Le parfum le plus tendance du moment? Dior Addict, avec son jus qui joue les caresses orientales sur la peau, son flacon ludique et sa communication tonique. Dior Addict, c’est le dernier « enfant » de Thierry Wasser, parfumeur né à Lausanne et dont la vie ressemble à un roman. Issu de l’immigration italienne, après le divorce de ses parents, il vit une enfance modeste auprès de sa grand-mère à Genève. Quand il a 10 ans, sa mère se remarie avec un homme d’affaires. Sa vie bascule. C’est Noël tous les jours…

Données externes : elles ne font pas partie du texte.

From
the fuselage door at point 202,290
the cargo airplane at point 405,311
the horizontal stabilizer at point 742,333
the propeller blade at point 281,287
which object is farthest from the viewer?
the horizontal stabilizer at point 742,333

Le changement est tellement perturbant que la greffe scolaire ne prend pas. Thierry décide donc de vivre sa vie. Au sein d’une nature belle à couper le souffle, dans les environs de Montreux, il commence à s’intéresser aux plantes, même aux vénéneuses. Pour structurer ses connaissances, il retourne à l’école (professionnelle) et décroche, à 20 ans, son premier diplôme d’herboriste. « Cela dit, je ne me voyais pas ouvrir une boutique d’herbes … » Dans un article paru dans « l’Hebdo » ( NDLR: l’équivalent suisse du Vif/L’Express), il découvre, par hasard, l’existence de Firmenich et de Givaudan, sociétés de parfumerie, ainsi que le métier de nez. Sa voie est alors toute tracée. Il rencontre Jean Hadorn, directeur de l’école de parfumerie chez Givaudan et, au bout de six mois passés à Londres pour apprendre l’anglais, commence une formation à la-dite école. « Je me suis glissé là-dedans comme dans un lit chaud. C’était absolument génial, on était trois élèves, on apprenait, on rigolait … »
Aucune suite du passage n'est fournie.